Elmalı Kültürü ve Yaşayış

Antalya’nın genelinde olduğu gibi yayla ve Yörük kültürünün egemen olduğu Elmalı ilçesinde tarihin en eski yayla güreşlerinden olan Elmalı Yeşil Yayla Yağlı Pehlivan güreşleri devam etmektedir. 660 yılı aşkın bir geçmişe sahip olan Yeşil Yayla güreşleri, bu anlamda Kırkpınar ile rekabet halindedir. İlçede bulunan sedir ormanları ve içindeki 2000 Yıllık olduğu tahmin edilen Sedir ağacı da görülmeye değerdir. Halkın ağırlıklı olarak tarımla geçimini sağladığı Elmalı, yüz bin dekar alanda elma üretimi ile öne çıkmaktadır. İlçeye 80 milyon TL ve üzerinde direkt gelir sağlayan elma yetiştiriciliğinin yanında sebze üretimi ile seracılık da oldukça gelişkindir.

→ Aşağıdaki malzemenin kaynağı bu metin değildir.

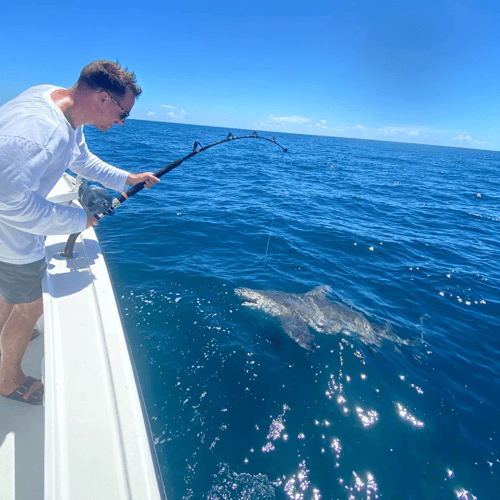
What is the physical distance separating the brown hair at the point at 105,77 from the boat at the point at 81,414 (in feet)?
6.52

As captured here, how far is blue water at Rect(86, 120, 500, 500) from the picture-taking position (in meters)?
3.37

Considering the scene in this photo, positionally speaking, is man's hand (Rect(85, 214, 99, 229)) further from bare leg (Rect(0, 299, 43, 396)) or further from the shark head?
the shark head

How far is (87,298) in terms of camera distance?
2906 millimetres

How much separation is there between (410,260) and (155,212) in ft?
30.0

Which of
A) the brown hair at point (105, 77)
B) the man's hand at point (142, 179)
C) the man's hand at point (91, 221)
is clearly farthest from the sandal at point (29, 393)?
the brown hair at point (105, 77)

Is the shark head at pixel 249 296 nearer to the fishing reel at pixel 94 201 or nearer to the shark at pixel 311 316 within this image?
the shark at pixel 311 316

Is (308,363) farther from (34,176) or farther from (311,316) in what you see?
(34,176)

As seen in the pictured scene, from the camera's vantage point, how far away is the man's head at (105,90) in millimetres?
2145

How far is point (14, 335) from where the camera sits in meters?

Tarihi dokusu ve yayla coğrafyası, tarihi konakları ve daha önce yanlış yapılandırılan baraj nedeniyle zarar gördüğü için yeniden canlandırılmaya çalışılan Avlan Gölü ile ile Elmalı, yakın zamanda turizm gelirlerini de artırmayı hedefliyor. 

Elmalılı Hamdi Yazır

Genellikle Elmalı Hamdi Yazır olarak yanlış söylenen alim, memleketi Elmalı olduğu için Elmalılı ön ismini almıştır. Yakın dönemin ileri gelen din ve İslam bilginlerinden olan Elmalılı Hamdi Yazır, Mustafa Kemal Atatürk ve TBMM  tarafından görevlendirilerek Hak Dini Kur’an Dili ismini verdiği tefsiri yazmıştır. Günümüzde en muteber meallerden biri de kendisine aittir. Ön ismini Elmalı’dan, soyadını da doğduğu Yazır köyünden alan alimin tam ismi de Muhammed Hamdi’dir. Hafızlığını Elmalı’da tamamladıktan sonra İstanbul’da medreseye gelerek yüksek eğitimlerini almış, ikinci Meşrutiyet döneminde milletvekilliği yapmıştır. Kendisi musiki ve hat sanatında da yetkin bir isimdir. 27 Mayıs 1942 yılında vefat eden Elmalılı Hamdi Yazır, hem ilçenin hem de Antalya’nın yetiştirdiği önemli isimlerdendir.  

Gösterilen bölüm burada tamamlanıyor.